Wenn Du schneller fahren möchtest und auf Komfort verzichten kannst, zum Beispiel beim XC, Marathon oder auch wenn Du mit einem Allmountain- oder Enduroreifen im Bikepark fahren möchtest, kannst Du den Luftdruck schrittweise um 0,2bar bzw. 3psi erhöhen. Spätestens bei 2,6 bar sollte aber Schluss sein, da du sonst riskierst, dass der Reifen platzt.

Komfortfahrer und Fahrer mit “spielerischem” Fahrstil machen es hingegen umgekehrt und senken den Mittelwert schrittweise um 0,2bar/3psi. Auch wenn immer wieder Fahrer mit Reifen unter 1 bar unterwegs sind - wir raten davon ab und empfehlen, den vom Reifenhersteller empfohlenen Mindestdruck nicht zu unterschreiten.

Tipp: Wer auf sehr unterschiedlichen oder wechselnden Untergründen unterwegs ist, sollte sich ein Luftdruckmessgerät zulegen. Damit kannst du den Luftdruck auch unterwegs individuell an das Terrain anpassen. So starten viele Enduristen oder Trailfahrer, die den Trailhead selbst erklimmen, am Fuße des Berges mit einem höheren Druck (z.B. 2,4 bar bei einem Allmountain- oder Enduroreifen) und senken diesen vor der Abfahrt wieder auf ca. 2,2 bar ab. So kann der Reifen bergauf mit weniger Rollwiderstand gefahren werden und bietet bergab Grip und Komfort.

Auswirkungen des Reifendrucks auf den MTB-Reifen:

Eigenschaft Niedriger Luftdruck Hoher Luftdruck
Rollwiderstand Geringerer Rollwiderstand im Gelände Geringerer Rollwiderstand auf Asphalt
Komfort Höherer Komfort -
Durchschlagschutz - Höherer Durchschlagschutz
Traktion Mehr Traktion -
Stabilität - Mehr Stabilität des Reifens auf der Felge

Wie sollte der Reifendruck bei Fatbikes sein?

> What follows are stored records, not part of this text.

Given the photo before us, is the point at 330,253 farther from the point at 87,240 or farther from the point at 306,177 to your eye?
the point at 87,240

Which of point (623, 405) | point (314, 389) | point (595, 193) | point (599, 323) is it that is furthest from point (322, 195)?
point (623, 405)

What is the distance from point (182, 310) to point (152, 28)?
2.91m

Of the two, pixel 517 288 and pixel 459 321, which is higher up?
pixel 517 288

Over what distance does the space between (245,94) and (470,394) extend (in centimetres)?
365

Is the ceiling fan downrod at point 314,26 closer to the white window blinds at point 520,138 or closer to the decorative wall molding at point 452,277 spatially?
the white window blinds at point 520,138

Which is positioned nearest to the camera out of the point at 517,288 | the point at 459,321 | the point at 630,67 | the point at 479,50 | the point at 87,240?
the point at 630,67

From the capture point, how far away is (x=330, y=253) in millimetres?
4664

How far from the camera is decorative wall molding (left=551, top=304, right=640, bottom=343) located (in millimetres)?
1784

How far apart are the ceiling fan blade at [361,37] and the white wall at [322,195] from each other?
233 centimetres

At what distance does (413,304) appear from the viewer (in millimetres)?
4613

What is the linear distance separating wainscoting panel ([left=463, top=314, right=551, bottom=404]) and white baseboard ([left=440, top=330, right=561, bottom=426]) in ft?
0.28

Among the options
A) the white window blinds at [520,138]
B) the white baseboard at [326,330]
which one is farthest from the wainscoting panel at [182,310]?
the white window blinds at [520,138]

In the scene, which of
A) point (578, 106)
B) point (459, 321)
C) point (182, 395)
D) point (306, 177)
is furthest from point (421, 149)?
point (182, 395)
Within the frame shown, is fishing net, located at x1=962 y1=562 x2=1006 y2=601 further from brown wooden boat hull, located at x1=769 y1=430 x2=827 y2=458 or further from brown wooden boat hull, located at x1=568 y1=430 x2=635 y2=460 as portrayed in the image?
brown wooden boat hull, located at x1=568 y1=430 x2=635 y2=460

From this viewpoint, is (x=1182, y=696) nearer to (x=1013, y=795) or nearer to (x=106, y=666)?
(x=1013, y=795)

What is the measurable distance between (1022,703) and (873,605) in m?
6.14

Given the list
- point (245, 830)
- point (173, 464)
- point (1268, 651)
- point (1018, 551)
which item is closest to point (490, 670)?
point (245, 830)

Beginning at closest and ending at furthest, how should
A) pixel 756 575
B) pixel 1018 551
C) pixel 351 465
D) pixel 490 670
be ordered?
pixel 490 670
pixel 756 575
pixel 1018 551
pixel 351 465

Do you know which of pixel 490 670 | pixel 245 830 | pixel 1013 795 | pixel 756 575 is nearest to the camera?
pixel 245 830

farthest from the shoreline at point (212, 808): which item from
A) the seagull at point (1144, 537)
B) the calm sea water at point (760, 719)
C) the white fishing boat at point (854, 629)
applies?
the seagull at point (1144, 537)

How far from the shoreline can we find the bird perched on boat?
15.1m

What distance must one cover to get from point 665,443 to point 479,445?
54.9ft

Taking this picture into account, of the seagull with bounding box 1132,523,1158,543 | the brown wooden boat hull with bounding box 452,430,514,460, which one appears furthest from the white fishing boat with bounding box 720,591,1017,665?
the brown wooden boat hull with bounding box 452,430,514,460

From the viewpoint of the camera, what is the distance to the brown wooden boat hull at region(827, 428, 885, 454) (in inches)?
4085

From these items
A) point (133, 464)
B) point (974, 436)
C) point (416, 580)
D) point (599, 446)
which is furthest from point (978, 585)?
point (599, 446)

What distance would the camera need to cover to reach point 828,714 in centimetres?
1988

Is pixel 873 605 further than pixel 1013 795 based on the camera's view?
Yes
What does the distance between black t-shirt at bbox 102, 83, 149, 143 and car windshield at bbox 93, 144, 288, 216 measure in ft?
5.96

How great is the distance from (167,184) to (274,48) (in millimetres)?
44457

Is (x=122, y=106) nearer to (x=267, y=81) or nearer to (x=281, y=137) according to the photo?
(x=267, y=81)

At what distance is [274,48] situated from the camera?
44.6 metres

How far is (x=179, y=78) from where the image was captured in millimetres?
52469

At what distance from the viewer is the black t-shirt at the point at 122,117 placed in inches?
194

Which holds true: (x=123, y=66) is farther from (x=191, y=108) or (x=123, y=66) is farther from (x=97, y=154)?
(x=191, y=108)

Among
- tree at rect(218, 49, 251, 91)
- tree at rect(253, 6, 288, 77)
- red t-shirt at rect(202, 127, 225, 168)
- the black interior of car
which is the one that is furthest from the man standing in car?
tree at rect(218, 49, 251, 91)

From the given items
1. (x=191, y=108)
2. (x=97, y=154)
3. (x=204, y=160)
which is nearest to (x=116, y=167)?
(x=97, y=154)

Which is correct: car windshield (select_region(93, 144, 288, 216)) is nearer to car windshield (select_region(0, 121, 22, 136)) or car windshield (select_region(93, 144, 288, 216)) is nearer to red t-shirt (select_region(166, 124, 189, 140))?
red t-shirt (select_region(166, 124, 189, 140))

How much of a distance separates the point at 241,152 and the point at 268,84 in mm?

Fatbikes bieten mit ihren überdimensionierten Ballonreifen eine hohe Traktion und hervorragende Dämpfungseigenschaften. Durch das große Volumen der Reifen ist nur ein geringer Luftdruck nötig, ohne dass es zu Durchschlägen oder einem instabilen Fahrgefühl kommt. So ist ein Luftdruck von unter einem Bar nicht nur möglich, sondern bringt erst das richtige Fatbike-Feeling.

Auch bei den dicken Reifen gibt es eine Herstellerempfehlung auf der Reifenflanke. Diese sollte nicht über- oder unterschritten werden. Schließlich haben sich die Laufrad- und Komponentenhersteller bereits gezielt auf die montierten Reifen eingestellt. Wir empfehlen, mit 0,5 bar/7,3 psi bzw. dem empfohlenen Mindestdruck zu beginnen. Je nach Fahrergewicht und Gelände kann dieser Druck dann vorsichtig um 0,05bar/0,07psi erhöht werden. Ab 1 bar ist jedoch Vorsicht geboten. Auch wenn der Reifen es noch zulässt, stößt die Felge irgendwann an die Grenzen des physikalisch Machbaren.